- [GOAL OF THE EXERCISE]:
In this exercise, return only the lines that run from the line with "Georg C. Lichtenberg" to the end of the entries below, both included. Pictures are not copied.

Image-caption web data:
"""

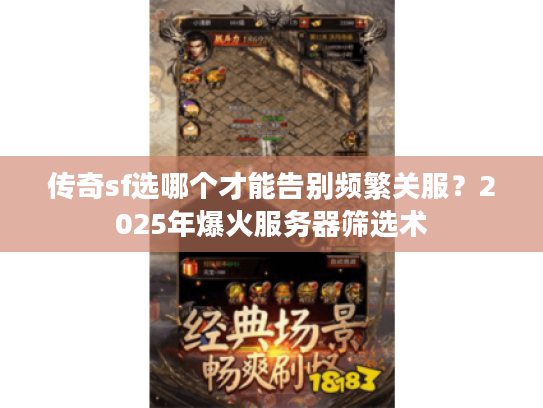传奇sf选哪个才能告别频繁关服？2025年爆火服务器筛选术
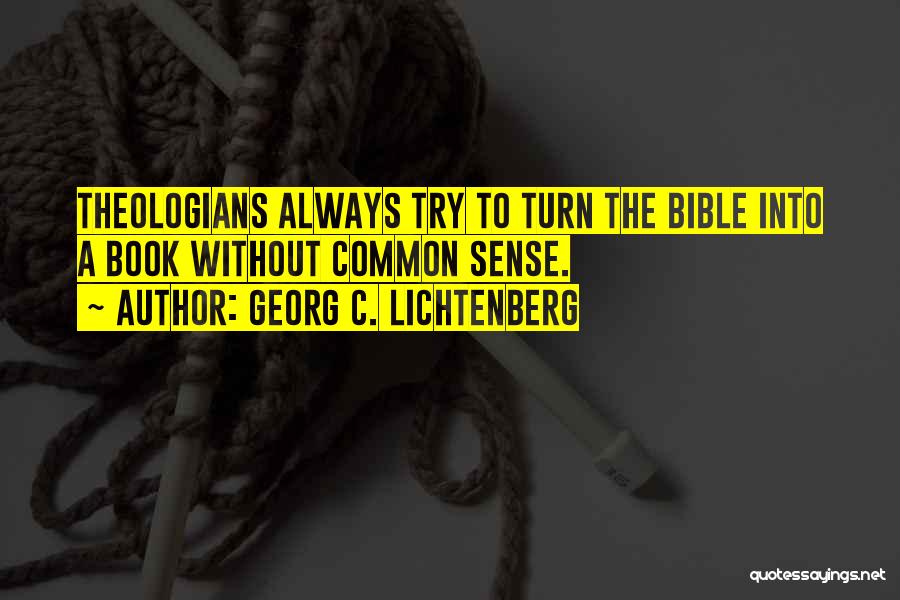 Georg C. Lichtenberg Quotes: Theologians Always Try To Turn The Bible Into A Book Without Common Sense.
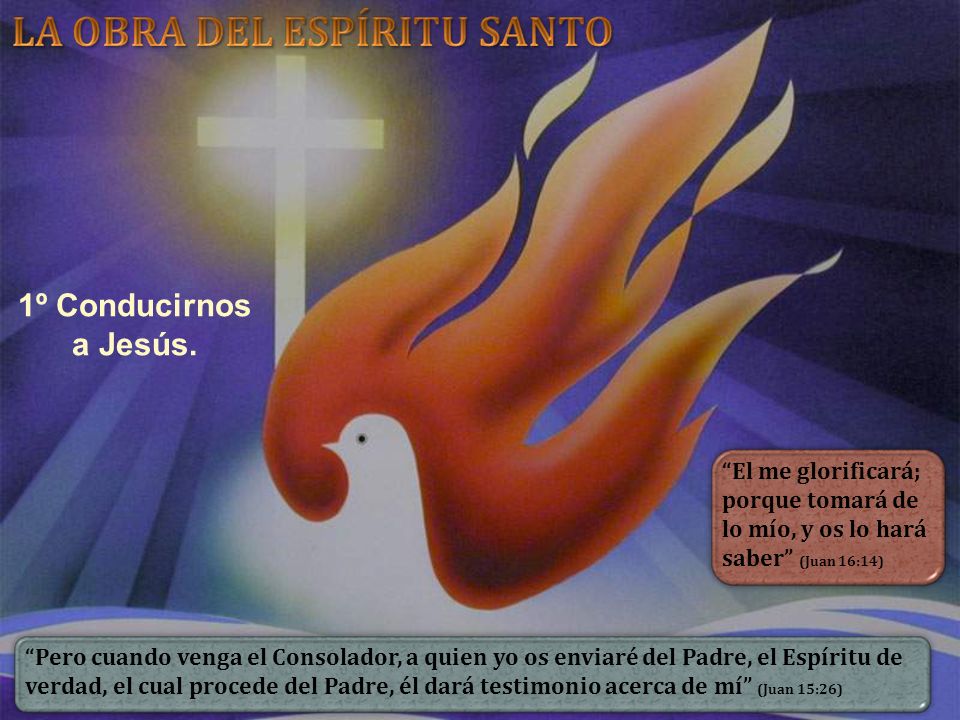 1º Conducirnos a Jesús. El me glorificará; porque tomará de lo mío, y os lo hará saber (Juan 16:14)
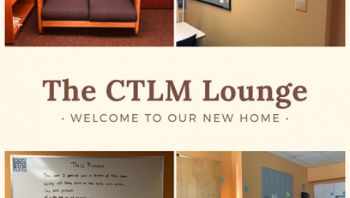 Text: The CTLM Lounge: Welcome to our new home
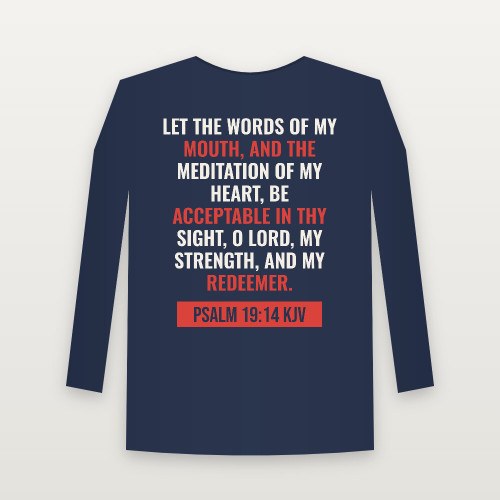 Psalm 19:14 KJV Christian Long Sleeve Tee (Bold Type) - Navy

"""

- [TASK OUTPUT]:
 Georg C. Lichtenberg Quotes: Theologians Always Try To Turn The Bible Into A Book Without Common Sense.
 1º Conducirnos a Jesús. El me glorificará; porque tomará de lo mío, y os lo hará saber (Juan 16:14)
 Text: The CTLM Lounge: Welcome to our new home
 Psalm 19:14 KJV Christian Long Sleeve Tee (Bold Type) - Navy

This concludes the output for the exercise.